··· AVAILABLE RECORDS

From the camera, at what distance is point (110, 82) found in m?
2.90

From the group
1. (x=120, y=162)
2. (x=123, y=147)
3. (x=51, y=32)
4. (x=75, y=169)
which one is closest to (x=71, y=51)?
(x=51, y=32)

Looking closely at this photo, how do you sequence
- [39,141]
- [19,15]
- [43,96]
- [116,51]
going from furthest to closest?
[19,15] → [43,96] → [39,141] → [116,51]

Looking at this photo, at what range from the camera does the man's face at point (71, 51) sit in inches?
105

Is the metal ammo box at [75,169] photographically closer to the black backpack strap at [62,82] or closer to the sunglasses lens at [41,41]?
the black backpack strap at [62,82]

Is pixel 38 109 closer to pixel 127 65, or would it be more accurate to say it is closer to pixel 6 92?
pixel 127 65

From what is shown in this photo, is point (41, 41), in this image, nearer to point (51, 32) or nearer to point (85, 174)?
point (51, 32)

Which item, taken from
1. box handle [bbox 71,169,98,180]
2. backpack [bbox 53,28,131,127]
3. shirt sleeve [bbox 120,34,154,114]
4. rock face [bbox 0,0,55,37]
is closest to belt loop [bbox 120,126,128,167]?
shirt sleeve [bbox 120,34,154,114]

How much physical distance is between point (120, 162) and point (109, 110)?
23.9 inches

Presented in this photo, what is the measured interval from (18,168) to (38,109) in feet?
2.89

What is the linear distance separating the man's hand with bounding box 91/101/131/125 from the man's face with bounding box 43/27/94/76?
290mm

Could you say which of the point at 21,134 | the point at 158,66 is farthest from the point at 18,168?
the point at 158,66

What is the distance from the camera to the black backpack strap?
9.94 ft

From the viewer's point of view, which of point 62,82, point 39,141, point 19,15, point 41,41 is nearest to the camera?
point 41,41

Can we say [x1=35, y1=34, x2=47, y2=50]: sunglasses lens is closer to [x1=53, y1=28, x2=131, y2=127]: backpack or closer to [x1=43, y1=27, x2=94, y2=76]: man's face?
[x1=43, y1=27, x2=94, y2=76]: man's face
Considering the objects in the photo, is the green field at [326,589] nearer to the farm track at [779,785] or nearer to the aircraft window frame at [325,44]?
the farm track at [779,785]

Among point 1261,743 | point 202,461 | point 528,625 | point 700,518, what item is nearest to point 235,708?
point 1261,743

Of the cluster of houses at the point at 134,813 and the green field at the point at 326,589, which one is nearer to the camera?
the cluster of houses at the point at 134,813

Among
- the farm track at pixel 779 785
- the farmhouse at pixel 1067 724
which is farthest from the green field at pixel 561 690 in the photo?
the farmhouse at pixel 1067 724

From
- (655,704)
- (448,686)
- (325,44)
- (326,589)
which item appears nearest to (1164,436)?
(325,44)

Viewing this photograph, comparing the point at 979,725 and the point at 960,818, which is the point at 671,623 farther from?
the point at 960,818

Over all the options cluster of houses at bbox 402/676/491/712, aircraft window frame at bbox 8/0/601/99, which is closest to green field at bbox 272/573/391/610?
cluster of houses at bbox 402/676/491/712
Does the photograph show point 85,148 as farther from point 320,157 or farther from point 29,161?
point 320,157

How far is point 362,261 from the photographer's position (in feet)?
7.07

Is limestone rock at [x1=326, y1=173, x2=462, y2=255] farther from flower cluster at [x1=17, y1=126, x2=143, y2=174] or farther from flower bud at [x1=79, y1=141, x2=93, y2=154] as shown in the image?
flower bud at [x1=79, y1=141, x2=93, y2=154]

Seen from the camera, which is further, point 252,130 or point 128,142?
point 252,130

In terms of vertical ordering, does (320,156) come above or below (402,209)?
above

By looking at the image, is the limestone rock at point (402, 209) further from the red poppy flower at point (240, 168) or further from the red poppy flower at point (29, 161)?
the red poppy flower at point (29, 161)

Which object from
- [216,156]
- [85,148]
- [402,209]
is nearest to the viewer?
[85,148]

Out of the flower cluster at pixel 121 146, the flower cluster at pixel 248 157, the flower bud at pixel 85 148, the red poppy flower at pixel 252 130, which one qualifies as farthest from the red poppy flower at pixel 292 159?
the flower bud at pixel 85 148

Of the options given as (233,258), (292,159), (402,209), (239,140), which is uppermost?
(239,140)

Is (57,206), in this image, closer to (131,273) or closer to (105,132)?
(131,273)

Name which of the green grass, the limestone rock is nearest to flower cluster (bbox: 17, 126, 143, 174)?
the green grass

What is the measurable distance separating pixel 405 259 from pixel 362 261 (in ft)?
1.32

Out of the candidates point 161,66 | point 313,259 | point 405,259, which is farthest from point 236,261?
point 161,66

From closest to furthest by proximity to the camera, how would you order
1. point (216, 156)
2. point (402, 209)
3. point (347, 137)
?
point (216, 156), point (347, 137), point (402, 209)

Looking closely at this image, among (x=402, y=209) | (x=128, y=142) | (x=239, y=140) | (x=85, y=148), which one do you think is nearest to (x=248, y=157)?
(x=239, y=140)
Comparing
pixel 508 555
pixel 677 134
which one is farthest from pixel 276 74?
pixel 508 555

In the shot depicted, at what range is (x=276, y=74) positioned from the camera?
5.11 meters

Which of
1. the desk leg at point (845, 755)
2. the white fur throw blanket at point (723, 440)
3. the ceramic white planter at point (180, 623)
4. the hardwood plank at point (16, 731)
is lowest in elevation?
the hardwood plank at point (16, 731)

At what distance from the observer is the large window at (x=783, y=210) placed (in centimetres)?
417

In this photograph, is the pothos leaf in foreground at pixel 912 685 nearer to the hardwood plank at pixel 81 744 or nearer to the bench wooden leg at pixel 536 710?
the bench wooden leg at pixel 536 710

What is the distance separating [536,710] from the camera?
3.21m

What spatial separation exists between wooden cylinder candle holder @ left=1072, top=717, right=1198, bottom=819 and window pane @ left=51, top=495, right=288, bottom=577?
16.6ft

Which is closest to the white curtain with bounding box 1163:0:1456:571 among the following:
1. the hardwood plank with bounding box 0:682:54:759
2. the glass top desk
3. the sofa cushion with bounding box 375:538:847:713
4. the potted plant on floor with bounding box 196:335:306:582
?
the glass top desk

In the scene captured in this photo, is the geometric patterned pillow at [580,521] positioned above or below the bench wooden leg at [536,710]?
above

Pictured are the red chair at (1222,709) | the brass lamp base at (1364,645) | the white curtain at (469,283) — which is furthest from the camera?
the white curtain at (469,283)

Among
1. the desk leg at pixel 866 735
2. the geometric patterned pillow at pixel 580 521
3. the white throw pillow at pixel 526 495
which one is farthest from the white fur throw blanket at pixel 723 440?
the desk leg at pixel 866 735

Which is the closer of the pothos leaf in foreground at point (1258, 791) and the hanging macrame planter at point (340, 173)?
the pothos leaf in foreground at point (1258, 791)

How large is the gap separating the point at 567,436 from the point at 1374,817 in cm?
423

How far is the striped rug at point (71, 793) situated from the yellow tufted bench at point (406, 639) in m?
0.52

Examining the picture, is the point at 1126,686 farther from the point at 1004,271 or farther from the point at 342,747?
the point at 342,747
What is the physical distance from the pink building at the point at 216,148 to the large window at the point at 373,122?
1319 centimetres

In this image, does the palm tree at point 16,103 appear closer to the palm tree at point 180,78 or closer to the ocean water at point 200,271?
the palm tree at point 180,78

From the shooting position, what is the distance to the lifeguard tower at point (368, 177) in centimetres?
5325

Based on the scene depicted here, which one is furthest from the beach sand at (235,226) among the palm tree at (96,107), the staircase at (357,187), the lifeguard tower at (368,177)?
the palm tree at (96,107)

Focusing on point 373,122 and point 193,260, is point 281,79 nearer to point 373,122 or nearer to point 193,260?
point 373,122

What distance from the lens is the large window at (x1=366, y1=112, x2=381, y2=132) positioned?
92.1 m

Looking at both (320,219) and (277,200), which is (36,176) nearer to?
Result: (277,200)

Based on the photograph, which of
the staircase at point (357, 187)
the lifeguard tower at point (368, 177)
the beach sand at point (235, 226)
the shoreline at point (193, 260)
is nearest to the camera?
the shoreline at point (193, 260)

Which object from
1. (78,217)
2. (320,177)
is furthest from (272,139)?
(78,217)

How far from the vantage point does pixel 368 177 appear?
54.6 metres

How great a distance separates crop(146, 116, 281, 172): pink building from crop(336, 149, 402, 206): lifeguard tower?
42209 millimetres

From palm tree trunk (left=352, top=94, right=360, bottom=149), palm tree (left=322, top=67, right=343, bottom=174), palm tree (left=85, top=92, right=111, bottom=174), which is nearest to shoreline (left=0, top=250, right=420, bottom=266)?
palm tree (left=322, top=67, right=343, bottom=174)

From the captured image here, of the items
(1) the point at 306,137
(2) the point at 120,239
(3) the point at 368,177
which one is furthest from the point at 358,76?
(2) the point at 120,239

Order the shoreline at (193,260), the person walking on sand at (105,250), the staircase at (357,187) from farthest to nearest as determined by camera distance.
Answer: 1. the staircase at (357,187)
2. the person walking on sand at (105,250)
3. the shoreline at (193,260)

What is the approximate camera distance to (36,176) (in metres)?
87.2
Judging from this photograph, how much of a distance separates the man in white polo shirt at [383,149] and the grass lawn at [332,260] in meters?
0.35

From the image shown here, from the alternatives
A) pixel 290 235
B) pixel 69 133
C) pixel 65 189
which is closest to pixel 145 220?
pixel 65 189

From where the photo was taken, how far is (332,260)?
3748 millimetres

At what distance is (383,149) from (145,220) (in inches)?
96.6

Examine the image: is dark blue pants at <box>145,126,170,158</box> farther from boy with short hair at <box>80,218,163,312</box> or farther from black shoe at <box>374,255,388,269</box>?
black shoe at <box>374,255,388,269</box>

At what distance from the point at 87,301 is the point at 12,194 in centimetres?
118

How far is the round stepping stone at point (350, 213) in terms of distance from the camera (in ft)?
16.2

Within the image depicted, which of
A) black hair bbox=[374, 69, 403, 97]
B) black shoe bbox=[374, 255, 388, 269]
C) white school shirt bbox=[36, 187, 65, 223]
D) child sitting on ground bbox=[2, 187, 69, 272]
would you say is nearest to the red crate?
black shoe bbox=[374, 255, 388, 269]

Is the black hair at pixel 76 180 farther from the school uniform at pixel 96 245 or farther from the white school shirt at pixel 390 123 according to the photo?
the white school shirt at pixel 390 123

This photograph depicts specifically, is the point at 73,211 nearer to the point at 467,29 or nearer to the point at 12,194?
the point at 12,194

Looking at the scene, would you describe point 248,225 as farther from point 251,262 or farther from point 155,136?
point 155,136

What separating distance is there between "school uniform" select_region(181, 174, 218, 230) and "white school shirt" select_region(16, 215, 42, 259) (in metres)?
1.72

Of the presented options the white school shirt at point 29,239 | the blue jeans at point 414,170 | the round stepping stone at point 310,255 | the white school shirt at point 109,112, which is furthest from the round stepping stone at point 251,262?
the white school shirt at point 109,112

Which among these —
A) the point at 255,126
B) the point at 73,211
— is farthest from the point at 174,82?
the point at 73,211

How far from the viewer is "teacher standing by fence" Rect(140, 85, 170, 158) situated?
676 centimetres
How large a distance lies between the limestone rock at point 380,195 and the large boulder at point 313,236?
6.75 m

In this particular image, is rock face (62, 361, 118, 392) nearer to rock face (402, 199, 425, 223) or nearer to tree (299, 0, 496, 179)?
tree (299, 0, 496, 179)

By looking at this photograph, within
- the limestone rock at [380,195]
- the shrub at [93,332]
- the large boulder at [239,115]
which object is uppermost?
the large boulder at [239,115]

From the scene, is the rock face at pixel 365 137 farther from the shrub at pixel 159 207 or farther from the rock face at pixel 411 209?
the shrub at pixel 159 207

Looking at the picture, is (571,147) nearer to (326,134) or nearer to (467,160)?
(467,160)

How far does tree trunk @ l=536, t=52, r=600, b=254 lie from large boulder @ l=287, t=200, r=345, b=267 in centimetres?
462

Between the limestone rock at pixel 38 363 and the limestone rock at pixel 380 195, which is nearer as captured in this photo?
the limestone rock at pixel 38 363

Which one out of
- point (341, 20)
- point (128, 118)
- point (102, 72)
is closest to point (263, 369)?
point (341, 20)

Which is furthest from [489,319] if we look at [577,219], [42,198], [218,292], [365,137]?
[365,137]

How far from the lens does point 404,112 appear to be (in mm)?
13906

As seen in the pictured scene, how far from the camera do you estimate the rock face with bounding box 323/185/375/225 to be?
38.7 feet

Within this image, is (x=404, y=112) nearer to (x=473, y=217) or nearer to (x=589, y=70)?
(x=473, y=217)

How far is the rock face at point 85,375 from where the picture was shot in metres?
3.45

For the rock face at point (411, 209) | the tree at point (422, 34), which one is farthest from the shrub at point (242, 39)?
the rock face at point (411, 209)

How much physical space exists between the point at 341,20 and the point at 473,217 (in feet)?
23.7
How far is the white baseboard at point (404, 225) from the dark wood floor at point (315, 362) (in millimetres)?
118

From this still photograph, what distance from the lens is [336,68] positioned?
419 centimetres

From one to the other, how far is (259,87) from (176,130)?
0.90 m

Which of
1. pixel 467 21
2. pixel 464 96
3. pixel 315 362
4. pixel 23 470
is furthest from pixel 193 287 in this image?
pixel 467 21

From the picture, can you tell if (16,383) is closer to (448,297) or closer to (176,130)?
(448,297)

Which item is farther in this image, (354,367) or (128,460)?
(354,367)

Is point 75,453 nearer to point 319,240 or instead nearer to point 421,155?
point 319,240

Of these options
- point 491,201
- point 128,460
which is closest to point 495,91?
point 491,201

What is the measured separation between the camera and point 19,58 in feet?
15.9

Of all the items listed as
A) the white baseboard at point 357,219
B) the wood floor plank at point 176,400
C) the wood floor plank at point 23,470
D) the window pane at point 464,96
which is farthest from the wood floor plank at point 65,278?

······

REQUEST: Rewrite the stretch from the start of the items through the line containing "[19,15] → [43,96] → [39,141] → [116,51]", changing "furthest" to "farthest" and leaving everything else unchanged.

TASK ANSWER:
From the camera, at what distance is point (110, 82) found in m?
2.90

From the group
1. (x=120, y=162)
2. (x=123, y=147)
3. (x=51, y=32)
4. (x=75, y=169)
which one is closest to (x=71, y=51)?
(x=51, y=32)

Looking closely at this photo, how do you sequence
- [39,141]
- [19,15]
- [43,96]
- [116,51]
going from farthest to closest?
[19,15] → [43,96] → [39,141] → [116,51]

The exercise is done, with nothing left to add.